◆ Vorliegender Auszug ◆

Beschluss vom 13.09.2002 -
BVerwG 7 B 45.02ECLI:DE:BVerwG:2002:130902B7B45.02.0

  • Zitiervorschlag

    BVerwG, Beschluss vom 13.09.2002 - 7 B 45.02 - [ECLI:DE:BVerwG:2002:130902B7B45.02.0]

Beschluss

BVerwG 7 B 45.02

  • VG Schwerin - 11.07.2001 - AZ: VG 7 A 2418/97

In der Verwaltungsstreitsache hat der 7. Senat des Bundesverwaltungsgerichts
am 13. September 2002
durch die Richter am Bundesverwaltungsgericht
G ö d e l , K l e y und H e r b e r t
beschlossen:

  1. Die Beschwerde des Klägers gegen die Nichtzulassung der Revision in dem Urteil des Verwaltungsgerichts Schwerin vom 11. Juli 2001 wird zurückgewiesen.
  2. Der Kläger trägt die Kosten des Beschwerdeverfahrens.
  3. Der Wert des Streitgegenstandes wird für das Beschwerdeverfahren auf 6 656,54 € (entspricht 13 019,07 DM) festgesetzt.

I


Der Kläger wendet sich gegen die Anordnung zur Wiedereintragung von Aufbaugrundpfandrechten.

◆ Daten ◆
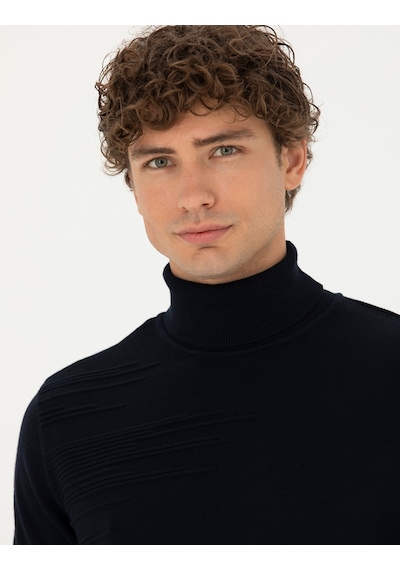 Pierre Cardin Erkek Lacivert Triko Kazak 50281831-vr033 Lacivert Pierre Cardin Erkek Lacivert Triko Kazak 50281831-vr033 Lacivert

◆ Aufgabenstellung ◆
Gib den Abschnitt des Beschlusses wortgetreu aus, der bei den Worten „In der Verwaltungsstreitsache“ beginnt und nach „Kosten des Beschwerdeverfahrens.“ endet.

◆ Schriftliche Lösung ◆
In der Verwaltungsstreitsache hat der 7. Senat des Bundesverwaltungsgerichts
am 13. September 2002
durch die Richter am Bundesverwaltungsgericht
G ö d e l , K l e y und H e r b e r t
beschlossen:

  1. Die Beschwerde des Klägers gegen die Nichtzulassung der Revision in dem Urteil des Verwaltungsgerichts Schwerin vom 11. Juli 2001 wird zurückgewiesen.
  2. Der Kläger trägt die Kosten des Beschwerdeverfahrens.